= WHAT THE TASK ASKS =
Pictures in the listing do not belong in the copy, which should repeat exactly the lines from the one holding "great leaders embrace dissent" through the last line.

= DATA EXCERPT =
#####

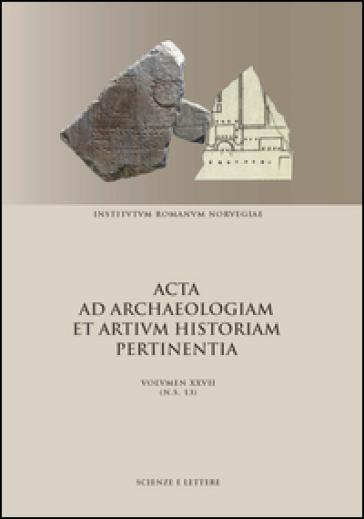 Acta ad archaeologiam et artium historiam pertinentia. Nuova serie. 27. - T. K. Seim |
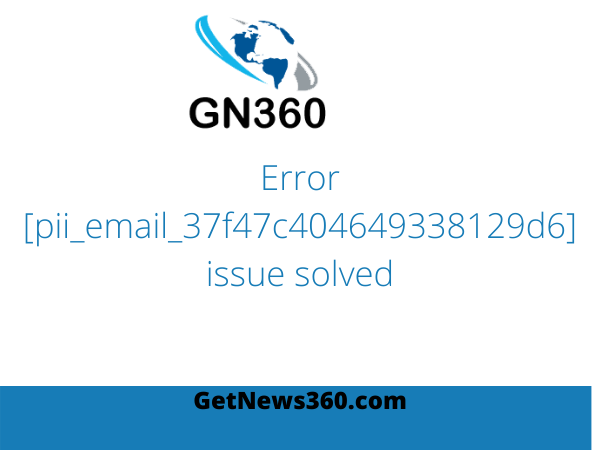 error [pii_email_37f47c404649338129d6] issue solved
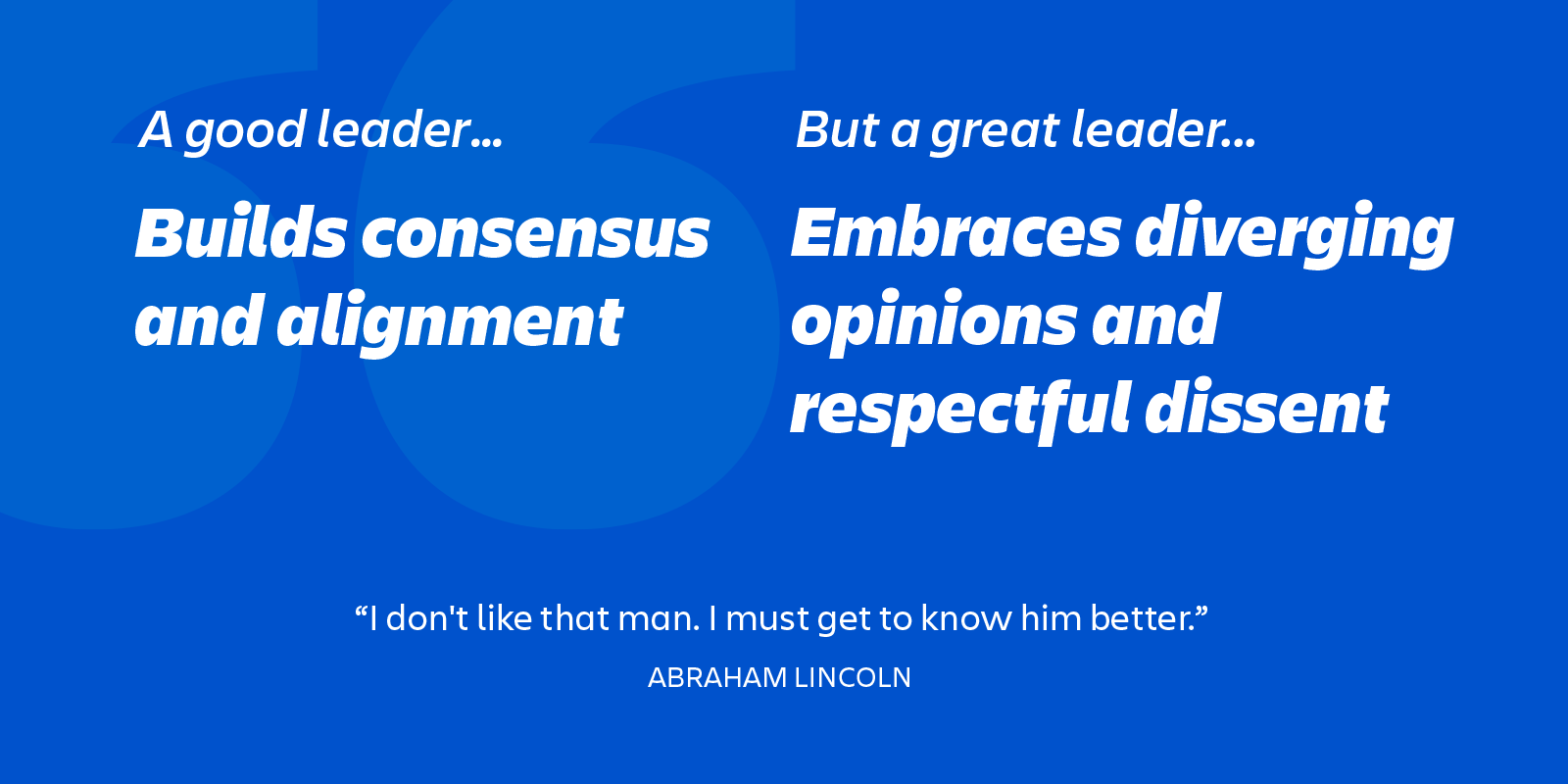 great leaders embrace dissent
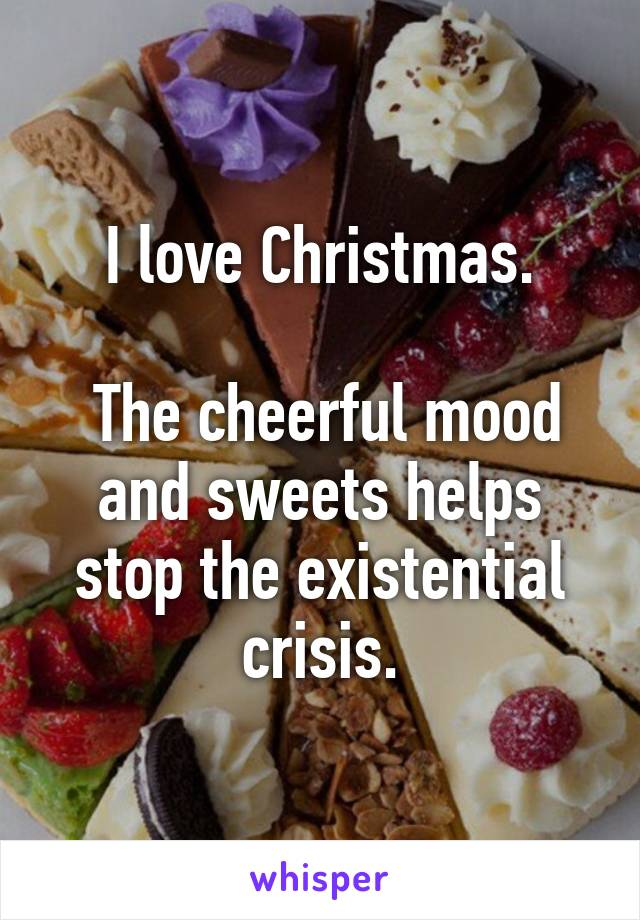 I love Christmas.   The cheerful mood and sweets helps stop the existential crisis.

#####

= EXPECTED OUTPUT =
 great leaders embrace dissent
 I love Christmas.   The cheerful mood and sweets helps stop the existential crisis.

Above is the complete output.